Will Russia's New Leader launch
Soviet-style regulation of the Net

© March, 2000 by Xeni Jardin
For Silicon Alley Reporter Magazine, NYC

A group of Russian Internet organizations have issued an alert to the Internet industry in the West: recent Internet regulatory proposals signed by acting President Vladimir Putin may signal a return to a repressive climate of Cold War-era information control policies in Russia. And on February 17, 2000, the Russian government disclosed that one of its most controversial initiatives, the Echelon-like Internet wiretapping program known as SORM, is now fully implemented and enforceable.

SORM, a Russian acronym for System for Operational Investigative Activities, has been the subject of intense debate since first appearing in a 1995 regulation granting security services the right to monitor telecommunications under court warrant. In 1998, public concern increased as the FSB (Federal Security Service, an inheritor agency of the KGB) added a regulation called SORM-2 requiring ISP's to install technology channels routing copies of online traffic to the FSB. Each ISP was required to pay for the FSB linkup on its own at an estimated cost of $10,000-30,000 USD, a significant hardship for smaller providers. SORM-2 would enable the FSB to eavesdrop all Internet activity from emails to e-purchases, without any corresponding means to ensure court warrants had been obtained.

But whether or not the covert program had actually been effected was unclear until a televised announcement on February 17, 2000 by Alexei Rokotyan of Russia's Ministry of Communications.
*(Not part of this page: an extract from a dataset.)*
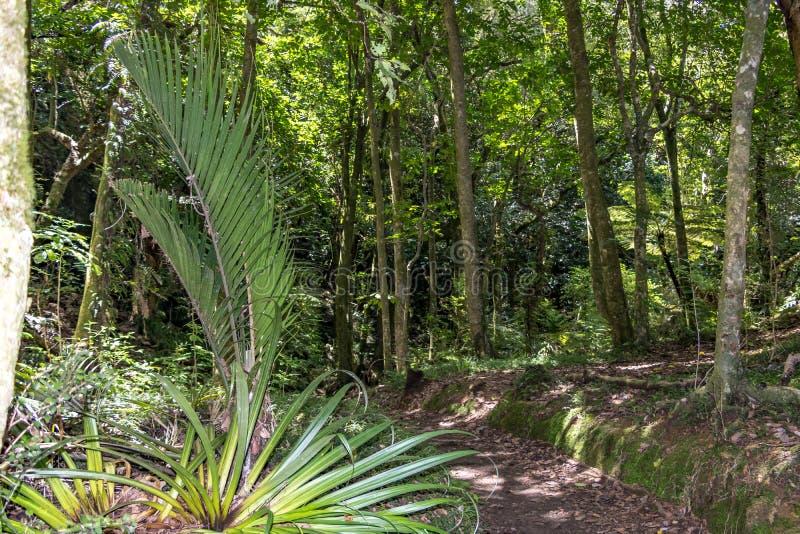 新西兰道路穿过有棕榈的森林 免版税库存图片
He announced SORM's complete implementation, stating "Security organs and special forces have the right - and now the capability - to monitor private correspondence and telephone conversations of individual citizens in the name of establishing legal order," In an attempt to downplay criticism, Rokotyan stated SORM is intended only to monitor "individual cases according to the law… we are speaking not about establishing a system of global surveillance of the Internet, or total control of information transmitted via the global network." But Europemedia editor and Russian Internet conference organizer (http://www.adminltd.com/eng/conferences/forum00.html) Michael Novikov sees things differently: "Basically, this means democracy on the Internet is over," he commented from St. Petersburg, "They tried to keep it quiet for so long because they were afraid of opposition or noncooperation from ISP's… this means there is no more opposition, except from the press."
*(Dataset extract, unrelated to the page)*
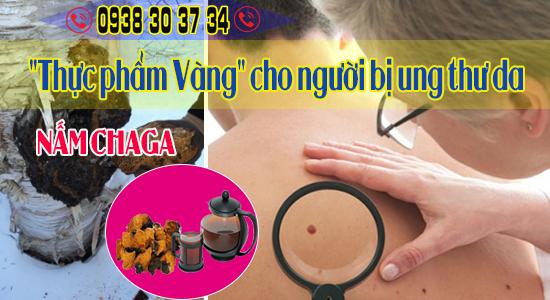 nam-chaga-thuc-pham-vang-cho-benh-nhan-ung-thu-da-aug14.png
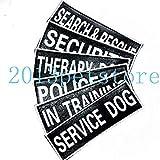 FidgetGear Patches Service Dog Therapy IN Training Label Tag für Hundegeschirr 2 Größen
One of the recent regulatory drafts signed by Putin, "On the State Registration of Mass Media using Global Information Networks for the Dissemination of Information," could transform legal status of Russia's Internet into that of a new "Network Mass Media" -- and create an infrastructure for censorship of the .ru Internet domain. If enacted, the proposal would subject Russian businesses, political groups and citizens who publish web sites to registration procedures, license fees, and other restrictions similar to those already imposed offline on Russian TV and news agencies. Another draft, "On Assigning and Using Domain Names in the Russian Sector of the Internet," would make the Russian Federation's Ministry of Press the exclusive registrar of all .ru domains, and "require companies and organizations to create an official web site in the .ru domain displaying information about their founders and activities by December 31, 2000." The drafts assign responsibility for ongoing regulation of "Runet," as the .ru domain is regionally nicknamed, to Russia's Ministry of Press. Online publishers would be required to pay a registration fee ranging from 150 rubles (about $5.00 USD) for children's sites, to 150,000 rubles (about $5,200.00 USD) for sites specializing in "information of an erotic character."
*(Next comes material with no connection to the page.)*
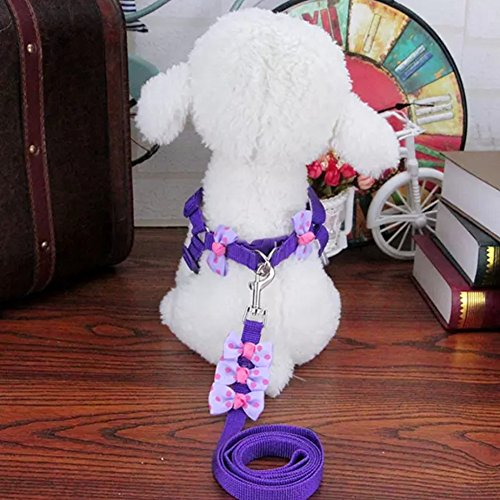 Stock Show Pet Adjustable Nylon Strap Collar with Leash Set with Cute Polka Dots in Bowtie Design Great for Walking Hiking and Training for Small Dog Cat Puppy Kitten Small Animals 1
The developments sparked widespread opposition within Russia's Internet industry, inspiring a number of Internet organizations to create an Open Letter to the Russian Federation in January, 2000 (http://www.libertarium.ru/eng/oplet.PDF), which protests "excessive and harmful regulation," and proposes the government disclose "all regulatory initiatives …for open and public discussion."

Under the proposed Internet regulatory drafts, Russian web publishers must submit an application documenting the site's subject matter and audience; sources of financing; identity of founder(s) with registered place of residence and passport number; names of site editorial staff; physical address of its editorial office; and information on any other sites or media properties for which the applicant is a founder, proprietor, editor, publisher, or distributor. Applicants would be required to preserve electronic copies of all materials published online, and documentation of the date and time content is added, changed or removed from the site.

If the regulations are enacted, publishers of existing sites who fail to comply with initial registration requirements by June 30, risk being shut down. Sites operated by government entities would be exempt from the proposed regulation, as would private corporate networks.

"This thing is appalling. I've seen a lot of efforts on the part of various governments to regulate the Internet and this is one of the worst I've seen," said EFF (http://www.eff.org) co-founder and former Grateful Dead lyricist John Perry Barlow. " I'm alarmed for a variety of reasons, but primarily that a major government would regard the Internet as a mass medium. It's not a mass medium, it's an environment."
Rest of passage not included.